Humphreys Peak, Navajo Mountain, Mount Tipton

28-May-94

By: Pete Yamagata


Myself traveling almost 2,000 miles round trip from Sacramento with Rich Gnagy, we first camped at "Packsaddle Recreation Area" 9 miles into the Cerbat Mountains Friday night. Not realizing that Arizona time is L.A. time, since there is no daylight savings time here, we arrived at the meeting place across from the "lumber yard" at 5:30 a.m. Four cars had stayed there overnight, reporting lots of noisy traffic.

We consolidated into 4WD vehicles and drove up to the standard trailhead for 4WDs. Starting at 7:37 a.m., we followed a nice wash up to the ridge where we saw a small rattler. Continuing up through refreshing pine trees, we achieved the summit by 10:35. The brush was not real bad--thanks to our leader it was no worse than on many other DPS peaks. The register went back to Nov. 17, 1974. We left the summit and were back in less than 2 1/2 hours.

It was warm (it reached 102 degrees in Needles), but we had plenty of cold drinks.
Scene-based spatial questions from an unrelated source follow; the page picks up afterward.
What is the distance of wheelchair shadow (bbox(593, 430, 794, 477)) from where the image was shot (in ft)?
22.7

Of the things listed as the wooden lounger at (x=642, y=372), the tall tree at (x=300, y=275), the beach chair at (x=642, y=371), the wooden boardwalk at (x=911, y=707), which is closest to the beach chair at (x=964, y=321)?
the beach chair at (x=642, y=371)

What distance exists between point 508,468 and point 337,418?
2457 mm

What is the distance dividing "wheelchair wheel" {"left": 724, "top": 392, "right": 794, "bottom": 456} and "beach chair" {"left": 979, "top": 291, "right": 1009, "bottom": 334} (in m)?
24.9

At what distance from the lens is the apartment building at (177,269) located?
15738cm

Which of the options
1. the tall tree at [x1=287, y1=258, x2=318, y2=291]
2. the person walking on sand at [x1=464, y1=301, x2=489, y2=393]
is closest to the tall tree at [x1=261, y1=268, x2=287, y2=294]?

Driving through Flagstaff, where we dined at Coco's, we continued north to the end of pavement on the Navajo approach and camped. Sunday, we drove to the standard trailhead (the last 2.6 miles was easy enough for Rich's 2WD Plymouth Sundance). Except for one truck, we all decided to hike the road to the summit. There was no corral marking the short-cut trail, but we found a steep, rough use trail which we lost after several hundred feet up. We soon were navigating through brush and fallen trees, and eventually connected up with the main road again. We paused shortly at the summit rocks, then we all hiked over on a dirt road that forks both ways to viewpoints (the left fork is the best). The air was clear; we could see Rainbow Bridge, the many boats on Lake Powell and the La Sals as well as the mountains of Dixie National Forest to the north. Some of us went to the other viewpoint to gain a perspective more to the east. We hiked back down the main road, arriving at the cars after 2 1/4 hours. Some said that if they'd known the road was that good, they would've driven.
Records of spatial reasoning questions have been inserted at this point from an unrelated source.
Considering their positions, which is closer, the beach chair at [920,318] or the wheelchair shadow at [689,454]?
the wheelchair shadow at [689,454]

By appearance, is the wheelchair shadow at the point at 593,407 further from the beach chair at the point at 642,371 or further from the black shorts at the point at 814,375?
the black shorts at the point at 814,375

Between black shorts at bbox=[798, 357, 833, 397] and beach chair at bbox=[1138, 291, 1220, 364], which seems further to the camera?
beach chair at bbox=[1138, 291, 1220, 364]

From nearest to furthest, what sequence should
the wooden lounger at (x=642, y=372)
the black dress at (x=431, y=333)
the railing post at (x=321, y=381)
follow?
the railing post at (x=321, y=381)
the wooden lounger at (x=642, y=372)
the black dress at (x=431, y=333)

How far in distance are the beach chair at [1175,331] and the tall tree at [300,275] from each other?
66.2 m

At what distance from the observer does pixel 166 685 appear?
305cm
We returned to Flagstaff to sample the Sizzler, then camped off Highway 180 north in the trees. After missing the trailhead (which is straight ahead and down from the final hairpin turn before the ski resort locked gate), we found the well-used trail which had snow early on in the trees. On the advice of Bob Wyka, who we had met Sunday near Navajo, we headed straight up on a talus/scree rib, avoiding much of the snow. We reconnected with the trail on the main ridge, and shortly topped out on the summit. Most of the main ridge was free of snow. We took lots of photos, posing for group shots (I used my wide-angle lens with a strong flash unit to fill in facial shadows: see photo), and enjoying the view. Due to the long drive home, Greg allowed the faster climbers to go down ahead of the group.

The weather had been fine, and no problems were experienced. My regards to Dave Petzold and Carolyn West, who were the slated leaders but unfortunately couldn't make it. We had a moment of silence on Humphreys in memory of Dale Van Dalsem, who had originally planned the trip.

The participants were Eric Beck, Vi Grasso, Gene Mauk , Ron Young, John Connelly, Ron Grau, Tom Moumblow, Edna Erspamer, Dave Hammond, Paula Peterson, Jim Fujimoto, Delores Holladay, Greg and Mirna Roach, Theresia Glover, Charles Knapke, Judy Ware, Rich Gnagy, Jeff Koepke, Pete Yamagata.